= Exercícios =
A - Diga se cada afirmação concorda com o texto sobre o vinho nacional, respondendo sim ou não e citando literalmente as palavras do texto que decidem a resposta. (i) Segundo os comunicados e números oficiais, o vinho nacional vai muito bem. (ii) O texto considera baixos os impostos atuais sobre o vinho. (iii) As notícias enviadas à imprensa falam de queda nas vendas.
B - Prossiga com o texto sobre o vinho nacional a partir da última frase apresentada.

= Texto =
Proteção sem limites ao vinho nacional 
Caro amigo,
O mundo do vinho no Brasil vive momentos decisivos. Agora é mais do que necessário fazer um alerta a nossos clientes sobre algumas notícias muito preocupantes para os amantes de vinho.
Por incrível que pareça, surgem outra vez notícias a respeito da pressão dos grandes produtores gaúchos sobre o governo para que haja um novo aumento de impostos sobre o vinho importado, como se a gigantesca carga tributária atual não representasse proteção suficiente para o vinho nacional. Fala-se agora em “salvaguardas”,
 como se a indústria nacional estivesse em perigo, em risco de falência,
 quando na verdade as notícias enviadas à imprensa reportam um grande 
crescimento de vendas. Afinal, é preciso definir qual discurso é o verdadeiro: o vinho nacional vai muito bem ou vai muito mal? Os
 comunicados e números oficiais dizem que vai muito bem, o que invalida o
 argumento a favor das “salvaguardas”. Além do que, os impostos atuais 
já são altíssimos, e representam o verdadeiro grande inimigo do consumo 
de vinhos no Brasil.

= Material =
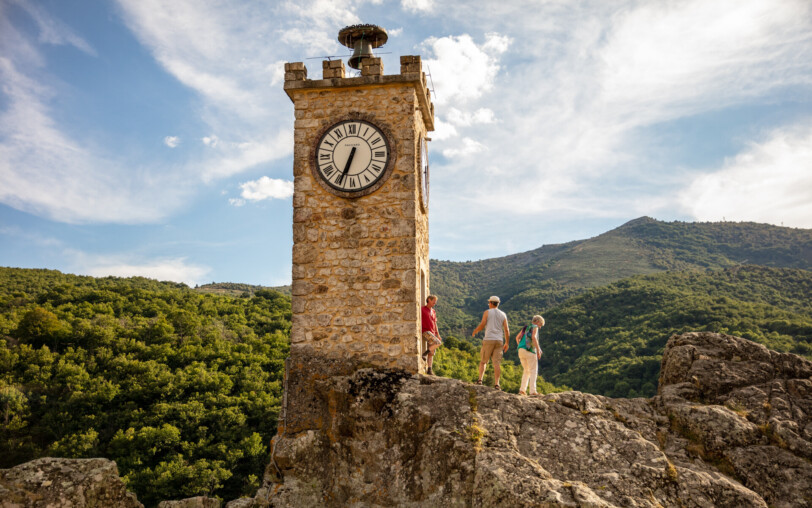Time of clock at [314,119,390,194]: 6:34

= Respostas =
A -
(i) Sim: “comunicados e números oficiais dizem que vai muito bem”.
(ii) Não: “os impostos atuais já são altíssimos”.
(iii) Não: “as notícias enviadas à imprensa reportam um grande crescimento de vendas”.

B -
Além do aumento de impostos  — pediu-se um aumento de 27% para 55% no imposto de importação, o primeiro da longa cadeia de impostos pagos pelo vinho importado — desejam também limitar a importação pelo estabelecimento de cotas para a importação de cada país. Ficariam livre das cotas apenas os vinhos argentinos e uruguaios. Incrível: cotas de importação para proteger ainda mais um setor, o de vinhos finos nacionais, que cresceu cerca de 7% em 2011 — ou seja, nada menos do que quase o tripo do crescimento do PIB brasileiro! Se
 forem adotadas salvaguardas para um setor que cresceu o tripo do PIB em
 2011,  que medidas de proteção se poderia esperar então para o restante
 da economia? Repito porque parece incrível, mas é verdade: pedem 
salvaguardas para um setor que cresceu cerca de 7% em 2011! É preciso 
dizer mais alguma coisa?!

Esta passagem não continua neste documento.